**SET EXERCISE:** Reproduce the listing below verbatim, line by line. Omit the picture.

**STORED ROWS:**
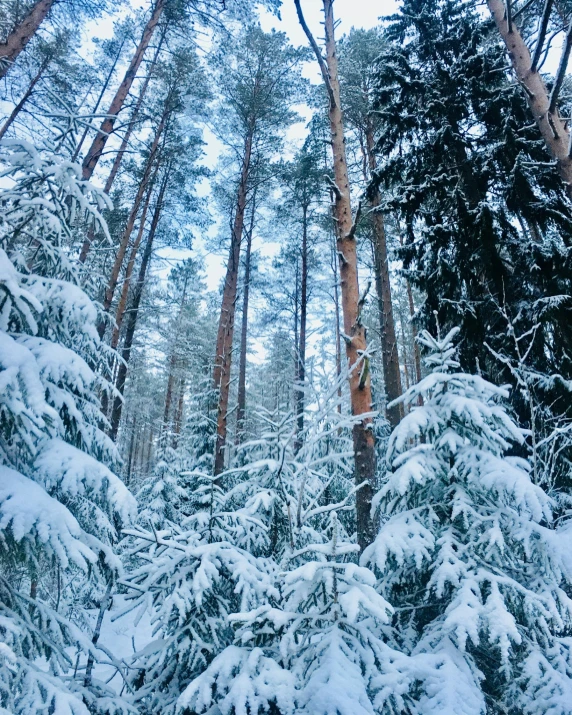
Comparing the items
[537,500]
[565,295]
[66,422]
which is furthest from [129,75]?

**RESULT:**
Comparing the items
[537,500]
[565,295]
[66,422]
which is furthest from [129,75]?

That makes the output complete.